In this photo, one can see a seated person on a throne: parts of which are showing painted designs of mystical animals.
The Maritime Inscription
Jean-Baptiste Colbert (1619-1683) was the founder of the French Merchant Marine. Many of the boats were constructed from decimated woods of the Perigord and the pine forests of the Pyrenees. At the same time they needed men to man the boats. It was from this time the Maritime Inscription was created, at the end of naval military service. Citizens of Auvillar took part in the American campaign between 1790 and 1792. When, in the 18th century, the war needs of the navy decreased, the sailors turned to sea trading. The development of the West Indies colonies made Bordeaux the most important port for embarkment.
The Mill on the River
Until the 17th century flour-milling was not just a local industry comprising of a number of mills scattered about the countryside. Mills often follow two models: ‘Moulin de Pech’ – (mill high up) and ‘Moulins à Nef’ (mills on the river). In particular, there were river mills in the little valleys of the Arratz river. After that time, the middle Garonne became well-known for wheat and the Garonne became the river of the Mills on water. The origin of the river mills came from the 1st century. In the Middle Ages most of the larger French and European rivers welcomed the boat-mills. The river mills consisted of two ‘nefs’ (boats 12 metres long) separated by a paddle wheel, turned by the current. The river mills were to be found on the navigation route and interrupted the passage of boats. There were many accidents. From 1792 the mooring and repairing of the river mills were the subject of a number of arrests. From the 5th of May 1835, the bridges and the roadways were forbidden for the repair of mills and the mills finally disappeared.
The Port of Auvillar
Ports are known as “crossings” or “slipways” or simply “port”. They are in two categories; those which are for traffic and those where the people of the river trade. Auvillar is of the second category. In 1789 there were 49 families of sailors. Originally the port of Auvillar was an old toll called “place of carnival” or “crossing”. This toll was in existence in 1204. The Viscounts had authorisation to level the right of their status on the goods carried by foreigners into the town, or only passing through the port of Auvillar. Certain Viscounts set up ambushes with many armed men on boats across the river. A certain number of Garonne tolls were situated not far from the site of a chateau. The toll of Auvillar was sited under the chateau of Viscounts who dominated the area of the large river for a certain number of metres. The origin of the Lordships, like Auvillar, tie in with the institution of the tolls, which followed the fortunes of the Viscount of Auvillar and the Lomagne.

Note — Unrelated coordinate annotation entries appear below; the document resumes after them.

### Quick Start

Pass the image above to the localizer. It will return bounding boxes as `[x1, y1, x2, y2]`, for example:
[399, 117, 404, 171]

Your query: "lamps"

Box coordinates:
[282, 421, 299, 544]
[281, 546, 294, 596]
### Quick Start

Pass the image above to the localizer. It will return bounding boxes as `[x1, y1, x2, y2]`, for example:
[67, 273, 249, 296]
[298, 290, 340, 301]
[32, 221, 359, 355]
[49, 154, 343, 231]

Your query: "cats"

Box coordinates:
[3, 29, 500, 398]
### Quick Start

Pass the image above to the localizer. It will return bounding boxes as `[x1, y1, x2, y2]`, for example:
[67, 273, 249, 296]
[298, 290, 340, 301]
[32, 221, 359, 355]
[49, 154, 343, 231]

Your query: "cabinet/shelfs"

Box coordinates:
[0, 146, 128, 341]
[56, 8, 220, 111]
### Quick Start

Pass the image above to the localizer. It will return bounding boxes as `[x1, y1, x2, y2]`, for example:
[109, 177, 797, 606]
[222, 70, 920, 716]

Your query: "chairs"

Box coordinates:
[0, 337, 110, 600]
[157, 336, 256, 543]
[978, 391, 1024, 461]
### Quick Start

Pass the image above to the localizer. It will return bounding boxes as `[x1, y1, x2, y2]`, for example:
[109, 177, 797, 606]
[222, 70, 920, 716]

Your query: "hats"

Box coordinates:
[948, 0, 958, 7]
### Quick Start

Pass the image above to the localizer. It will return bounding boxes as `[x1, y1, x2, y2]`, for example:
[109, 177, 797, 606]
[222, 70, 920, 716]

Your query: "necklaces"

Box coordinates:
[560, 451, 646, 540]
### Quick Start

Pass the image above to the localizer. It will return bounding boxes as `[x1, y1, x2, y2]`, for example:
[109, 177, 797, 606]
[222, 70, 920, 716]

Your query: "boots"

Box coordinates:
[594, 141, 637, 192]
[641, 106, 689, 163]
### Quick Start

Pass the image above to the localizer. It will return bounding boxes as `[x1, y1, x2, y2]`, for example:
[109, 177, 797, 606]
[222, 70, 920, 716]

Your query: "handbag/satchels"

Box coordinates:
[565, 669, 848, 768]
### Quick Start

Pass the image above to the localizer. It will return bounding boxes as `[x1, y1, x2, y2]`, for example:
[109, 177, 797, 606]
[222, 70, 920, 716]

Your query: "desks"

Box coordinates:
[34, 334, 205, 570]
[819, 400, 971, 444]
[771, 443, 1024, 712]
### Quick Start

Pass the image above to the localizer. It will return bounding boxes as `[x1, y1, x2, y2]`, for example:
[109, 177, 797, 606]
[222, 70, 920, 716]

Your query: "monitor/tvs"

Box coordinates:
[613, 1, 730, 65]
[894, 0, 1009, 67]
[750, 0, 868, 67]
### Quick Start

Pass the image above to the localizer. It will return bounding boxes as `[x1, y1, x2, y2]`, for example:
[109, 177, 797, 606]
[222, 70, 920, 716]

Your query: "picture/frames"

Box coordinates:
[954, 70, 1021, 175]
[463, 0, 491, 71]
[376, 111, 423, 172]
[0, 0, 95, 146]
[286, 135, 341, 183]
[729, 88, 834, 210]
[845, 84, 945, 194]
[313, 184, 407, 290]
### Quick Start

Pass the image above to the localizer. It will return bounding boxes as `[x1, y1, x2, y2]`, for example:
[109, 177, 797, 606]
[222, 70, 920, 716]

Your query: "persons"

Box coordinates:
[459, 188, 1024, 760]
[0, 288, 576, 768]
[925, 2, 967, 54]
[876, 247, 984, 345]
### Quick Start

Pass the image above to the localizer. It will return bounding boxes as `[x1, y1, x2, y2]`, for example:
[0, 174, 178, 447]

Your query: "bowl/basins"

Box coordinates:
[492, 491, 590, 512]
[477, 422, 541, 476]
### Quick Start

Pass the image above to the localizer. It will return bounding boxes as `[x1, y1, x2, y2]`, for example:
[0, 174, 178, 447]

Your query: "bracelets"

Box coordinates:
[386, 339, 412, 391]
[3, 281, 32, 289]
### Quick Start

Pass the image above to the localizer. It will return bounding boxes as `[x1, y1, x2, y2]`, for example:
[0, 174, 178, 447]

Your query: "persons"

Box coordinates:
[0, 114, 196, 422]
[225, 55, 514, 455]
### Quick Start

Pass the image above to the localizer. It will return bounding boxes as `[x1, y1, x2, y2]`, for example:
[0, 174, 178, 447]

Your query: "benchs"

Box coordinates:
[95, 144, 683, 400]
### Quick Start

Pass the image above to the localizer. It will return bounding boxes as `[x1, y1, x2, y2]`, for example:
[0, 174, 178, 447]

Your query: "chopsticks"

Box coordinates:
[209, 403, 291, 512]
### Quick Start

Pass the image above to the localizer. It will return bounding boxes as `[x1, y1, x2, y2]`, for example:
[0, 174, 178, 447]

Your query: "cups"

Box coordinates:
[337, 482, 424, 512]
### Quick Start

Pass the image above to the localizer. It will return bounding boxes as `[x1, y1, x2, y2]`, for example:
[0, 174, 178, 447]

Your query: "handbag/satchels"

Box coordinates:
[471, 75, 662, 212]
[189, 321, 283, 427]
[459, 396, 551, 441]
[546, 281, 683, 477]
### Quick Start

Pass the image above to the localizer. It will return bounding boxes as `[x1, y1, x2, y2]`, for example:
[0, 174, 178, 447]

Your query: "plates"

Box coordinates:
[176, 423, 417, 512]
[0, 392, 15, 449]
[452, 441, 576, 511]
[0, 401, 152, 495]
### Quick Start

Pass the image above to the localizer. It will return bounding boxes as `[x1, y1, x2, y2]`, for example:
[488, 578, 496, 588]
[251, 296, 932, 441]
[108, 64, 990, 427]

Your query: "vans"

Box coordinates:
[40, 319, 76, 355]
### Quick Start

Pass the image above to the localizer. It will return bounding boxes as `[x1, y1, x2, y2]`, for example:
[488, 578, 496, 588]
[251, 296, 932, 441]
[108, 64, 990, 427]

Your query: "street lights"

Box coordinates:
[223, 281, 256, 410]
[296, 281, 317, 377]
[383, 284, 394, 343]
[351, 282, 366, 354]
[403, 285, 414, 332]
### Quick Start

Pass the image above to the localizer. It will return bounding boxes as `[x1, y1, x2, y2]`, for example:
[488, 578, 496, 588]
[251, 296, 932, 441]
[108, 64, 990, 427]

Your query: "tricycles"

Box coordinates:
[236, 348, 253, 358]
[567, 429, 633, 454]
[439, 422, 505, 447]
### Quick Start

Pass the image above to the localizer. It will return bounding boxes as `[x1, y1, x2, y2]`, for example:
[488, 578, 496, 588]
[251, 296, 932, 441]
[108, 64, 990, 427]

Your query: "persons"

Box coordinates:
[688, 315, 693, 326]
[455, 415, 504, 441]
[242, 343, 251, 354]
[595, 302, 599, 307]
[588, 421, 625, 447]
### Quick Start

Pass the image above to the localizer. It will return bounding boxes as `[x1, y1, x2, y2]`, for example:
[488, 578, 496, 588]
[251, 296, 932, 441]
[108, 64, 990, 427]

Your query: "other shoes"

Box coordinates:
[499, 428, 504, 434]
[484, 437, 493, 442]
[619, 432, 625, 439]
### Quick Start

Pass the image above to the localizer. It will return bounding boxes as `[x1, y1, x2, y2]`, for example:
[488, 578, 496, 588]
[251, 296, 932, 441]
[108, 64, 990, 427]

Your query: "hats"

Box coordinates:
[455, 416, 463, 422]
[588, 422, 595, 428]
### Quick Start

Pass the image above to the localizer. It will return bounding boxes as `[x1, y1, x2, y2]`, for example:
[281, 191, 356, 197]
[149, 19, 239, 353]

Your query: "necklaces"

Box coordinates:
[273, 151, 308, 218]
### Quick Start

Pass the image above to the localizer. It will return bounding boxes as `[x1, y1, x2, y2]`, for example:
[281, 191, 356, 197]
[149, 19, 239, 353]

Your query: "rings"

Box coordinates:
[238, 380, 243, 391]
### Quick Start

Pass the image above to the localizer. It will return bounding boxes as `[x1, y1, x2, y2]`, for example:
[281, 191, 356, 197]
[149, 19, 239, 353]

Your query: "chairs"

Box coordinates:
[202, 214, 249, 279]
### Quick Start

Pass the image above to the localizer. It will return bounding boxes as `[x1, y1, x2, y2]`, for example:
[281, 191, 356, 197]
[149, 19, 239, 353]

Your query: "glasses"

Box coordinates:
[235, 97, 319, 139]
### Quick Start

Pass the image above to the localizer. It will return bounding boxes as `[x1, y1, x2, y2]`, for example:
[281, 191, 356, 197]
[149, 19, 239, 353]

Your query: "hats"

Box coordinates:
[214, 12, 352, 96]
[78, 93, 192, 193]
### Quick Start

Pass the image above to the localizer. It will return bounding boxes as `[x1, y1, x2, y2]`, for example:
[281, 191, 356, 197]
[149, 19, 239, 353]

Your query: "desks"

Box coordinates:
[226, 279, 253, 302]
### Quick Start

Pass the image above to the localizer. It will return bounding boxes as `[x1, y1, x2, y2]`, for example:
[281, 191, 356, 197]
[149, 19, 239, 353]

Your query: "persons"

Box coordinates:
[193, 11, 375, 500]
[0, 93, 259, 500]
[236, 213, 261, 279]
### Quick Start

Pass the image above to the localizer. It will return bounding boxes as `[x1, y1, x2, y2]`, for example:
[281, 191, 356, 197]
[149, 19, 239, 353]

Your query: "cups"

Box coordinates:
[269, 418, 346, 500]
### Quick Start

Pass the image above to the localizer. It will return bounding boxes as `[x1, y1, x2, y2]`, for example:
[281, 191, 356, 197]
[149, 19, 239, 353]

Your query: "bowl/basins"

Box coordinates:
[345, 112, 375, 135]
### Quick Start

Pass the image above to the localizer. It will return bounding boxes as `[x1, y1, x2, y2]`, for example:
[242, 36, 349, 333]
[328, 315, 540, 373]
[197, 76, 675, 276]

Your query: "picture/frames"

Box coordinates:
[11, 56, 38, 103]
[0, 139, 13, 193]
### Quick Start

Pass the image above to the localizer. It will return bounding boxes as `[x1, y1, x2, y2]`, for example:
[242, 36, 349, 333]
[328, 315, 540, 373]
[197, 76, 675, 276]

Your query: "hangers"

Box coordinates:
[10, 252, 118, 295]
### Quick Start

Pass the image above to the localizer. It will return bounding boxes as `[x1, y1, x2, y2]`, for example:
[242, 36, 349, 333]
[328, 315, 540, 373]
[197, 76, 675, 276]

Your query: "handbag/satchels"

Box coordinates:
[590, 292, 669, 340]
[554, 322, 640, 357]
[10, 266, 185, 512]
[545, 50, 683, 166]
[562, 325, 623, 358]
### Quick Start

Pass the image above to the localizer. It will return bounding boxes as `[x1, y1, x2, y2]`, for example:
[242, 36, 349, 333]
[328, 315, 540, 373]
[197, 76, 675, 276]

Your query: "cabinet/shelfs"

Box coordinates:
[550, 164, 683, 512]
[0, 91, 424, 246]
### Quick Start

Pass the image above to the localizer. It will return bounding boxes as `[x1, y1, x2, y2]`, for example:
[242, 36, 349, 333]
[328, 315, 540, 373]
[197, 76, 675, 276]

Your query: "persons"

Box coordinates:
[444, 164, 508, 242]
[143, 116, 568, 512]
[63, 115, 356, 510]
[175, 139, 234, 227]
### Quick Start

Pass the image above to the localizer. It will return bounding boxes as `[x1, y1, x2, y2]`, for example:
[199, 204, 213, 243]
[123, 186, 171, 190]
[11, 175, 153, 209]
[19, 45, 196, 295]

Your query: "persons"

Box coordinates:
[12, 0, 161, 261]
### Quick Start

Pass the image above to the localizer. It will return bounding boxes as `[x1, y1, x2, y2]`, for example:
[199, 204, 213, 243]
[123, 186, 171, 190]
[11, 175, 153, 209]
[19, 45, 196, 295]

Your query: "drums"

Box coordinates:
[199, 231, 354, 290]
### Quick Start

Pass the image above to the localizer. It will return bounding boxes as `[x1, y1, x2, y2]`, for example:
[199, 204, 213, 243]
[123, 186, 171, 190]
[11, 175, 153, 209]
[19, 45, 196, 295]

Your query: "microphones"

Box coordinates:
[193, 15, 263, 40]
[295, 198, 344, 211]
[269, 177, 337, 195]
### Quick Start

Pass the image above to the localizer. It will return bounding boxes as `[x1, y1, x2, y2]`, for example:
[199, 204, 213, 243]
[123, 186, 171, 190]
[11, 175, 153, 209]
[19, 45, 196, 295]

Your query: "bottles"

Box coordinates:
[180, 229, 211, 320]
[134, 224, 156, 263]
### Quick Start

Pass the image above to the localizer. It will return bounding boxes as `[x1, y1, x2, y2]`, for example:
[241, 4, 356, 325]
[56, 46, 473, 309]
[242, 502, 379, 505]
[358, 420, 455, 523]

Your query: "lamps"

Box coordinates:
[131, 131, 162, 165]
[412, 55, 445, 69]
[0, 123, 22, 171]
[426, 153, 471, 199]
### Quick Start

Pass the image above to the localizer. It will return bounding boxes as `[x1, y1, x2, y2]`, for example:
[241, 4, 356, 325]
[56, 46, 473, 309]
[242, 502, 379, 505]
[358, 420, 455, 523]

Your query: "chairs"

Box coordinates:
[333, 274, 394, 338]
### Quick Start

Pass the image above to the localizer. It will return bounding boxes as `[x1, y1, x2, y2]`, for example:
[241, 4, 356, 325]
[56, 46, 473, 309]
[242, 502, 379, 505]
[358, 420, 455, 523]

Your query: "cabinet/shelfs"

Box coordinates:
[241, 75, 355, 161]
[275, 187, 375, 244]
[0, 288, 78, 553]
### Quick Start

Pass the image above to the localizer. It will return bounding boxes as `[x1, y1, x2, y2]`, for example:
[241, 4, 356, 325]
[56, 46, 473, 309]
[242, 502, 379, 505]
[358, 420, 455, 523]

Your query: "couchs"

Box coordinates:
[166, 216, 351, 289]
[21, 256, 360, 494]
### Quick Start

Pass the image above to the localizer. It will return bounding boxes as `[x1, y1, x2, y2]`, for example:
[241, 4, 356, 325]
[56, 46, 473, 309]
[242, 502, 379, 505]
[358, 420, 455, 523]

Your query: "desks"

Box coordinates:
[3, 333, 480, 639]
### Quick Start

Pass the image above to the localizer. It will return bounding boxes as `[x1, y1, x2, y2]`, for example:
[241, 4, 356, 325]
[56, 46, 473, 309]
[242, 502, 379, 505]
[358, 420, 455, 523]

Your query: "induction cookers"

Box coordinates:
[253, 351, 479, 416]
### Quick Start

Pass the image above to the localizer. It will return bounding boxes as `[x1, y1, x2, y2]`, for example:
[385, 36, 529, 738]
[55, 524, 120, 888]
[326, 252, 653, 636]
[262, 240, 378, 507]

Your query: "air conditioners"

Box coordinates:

The ferries on the Garonne
The owners of the ferries were called the ‘fermiers’. They were not allowed to transport more than 50 people. The use of the ferry could not take place between sunset and sunrise. For sure the unpredictable changes of current and water level of the Garonne upset many trips from one bank to the other.
The Bridge over the Garonne
The unstable nature of the Garonne, the absence of solid banks and the width of the flood plain made difficulties for the construction of bridges. The Garonne was known as a river without bridges. There was not a single bridge from Bordeaux to Toulouse. The community of Auvillar were appealed to by the society of makers of iron bridges in 1841 to construct a suspension bridge to replace the existing ferryboat. It was necessary to have the right to a toll bridge for 49 years to help defray the costs of the construction. The ferry ceased operations in July 1845 when the bridge came into service. The bridge suffered serious damage in 1856 and 1857 and was subject to numerous repairs. It was in use until until 1939 when it was replaced by the bridge you see today.